RDS is a compute service run exclusively as a relational database. Burris Builder uses MySQL databases, but you may also choose from Oracle Microsoft or PostgreSQL Databases (and soon Aurora). Running a service dedicated as a database allows for extra functionality for efficient management. You can easily create read replicas for increased performance or a Multi-AZ database, which creates a failover database in a physically separate zone in case of maintenance, updates or failure.

CloudFront: CDN

A Content Distribution Network (CDN) is a series of server clusters, called "points-of-presence" located in a variety of locations across the globe, designed to quickly deliver your assets or pages This method of delivery also dramatically reduces load on your central web server as assets are no longer delivered from your web server, but from a cached location which is closer to your customer, from a server which is optimized for rapid delivery. .

The CloudFront CDN has the additional advantage of having a Persistent TCP connection to each origin within AWS, reducing time for the "handshake" to take place while an origin connects with its point of presence.

Finally, like every AWS service, you pay only for what you use. If an origin sites idle you are not charged for it. You only for what you use, even if that amount is well under a single dollar.

SES: Bulk Email Service

How do you know if your email will land in an in-box instead of a junk email folder? If your business scales and hundreds of thousands of emails are being sent out for confirmations, password resets or other interactions, this takes considerable resources from a server resource standpoint, and creates considerable management to make sure your mailing IP addresses are cleared. Amazon SES simplifies this by providing a high capacity, managed STMP endpoint for you to send emails, and simple ways to create DKIM verification records in Route 53 to help ensure you messages go where they're supposed to.

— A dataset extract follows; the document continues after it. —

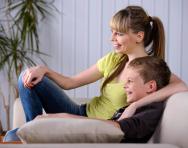 Child and parent watching TV - best educational TV shows for KS2 Child and parent watching TV - best educational TV shows for KS2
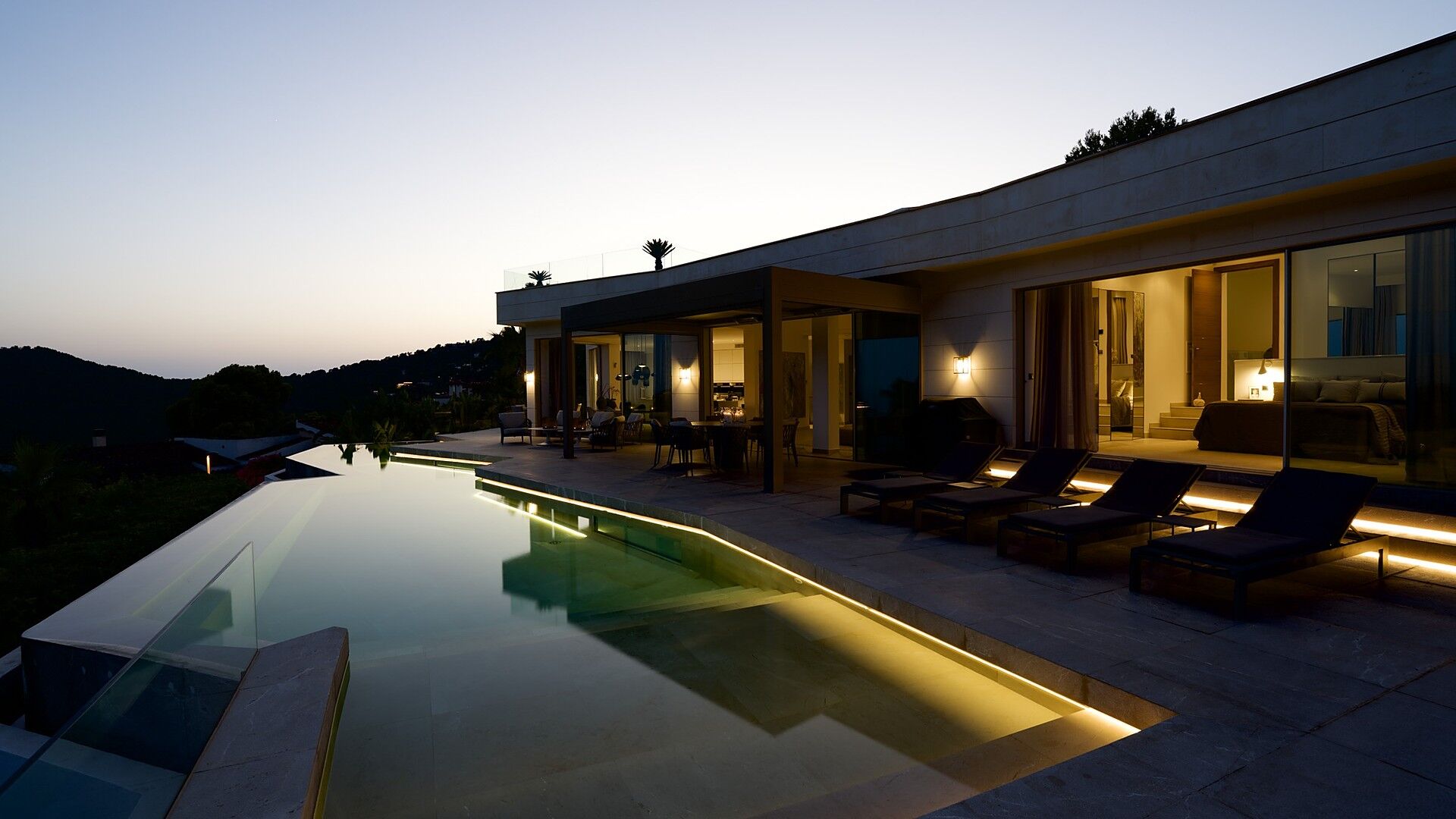 A pool terrace at dusk above the bay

Additionally, SES provides reports on deliveries, bounces, complaints and rejects and allows alerts based these reports.

S3: Storage Buckets

S3 is for storing things. It is a hard drive which stores items in "buckets" which you create, but unlike EBS, it does not need a server to accept or deliver files and is only as big as it needs to be. You are charged only per gigabyte of information stored and you can store as much as you want without having to pre-emptively allocate that space.

Files stored inside of an S3 bucket may optionally be given web address to publicly access files over the Internet, or they may only be open to IAM users with enough permission. Finally, files inside of S3 may be versioned, so you may refer to previous versions of files.

SNS: Alerts

SNS or Simple Notification Service, sends out notifications to other services or to the people maintaining the infrastructure. Under more traditional communication methods, SNS will send out emails or text messages according to events you create. You may decide what constitutes an event, in the infrastructure ranging from errors discovered, log patterns encountered or changes within the infrastructure.

VPC: Network Structure

This is commonly one of the more challenging topics for those arriving from traditional hosting. A VPC is a logical grouping of servers and services. Along with security groups, this allows you to dictate what servers are allowed to communicate with, such as public access to the Internet or access to other servers.

If your account was created before September 2013, you still have access to a "classic" account and may build resources outside of a VPC. If your account was created after September 2013 a VPC, along with assorted setting and defaults are automatically created for you. Every service you build will automatically be built inside of a VPC.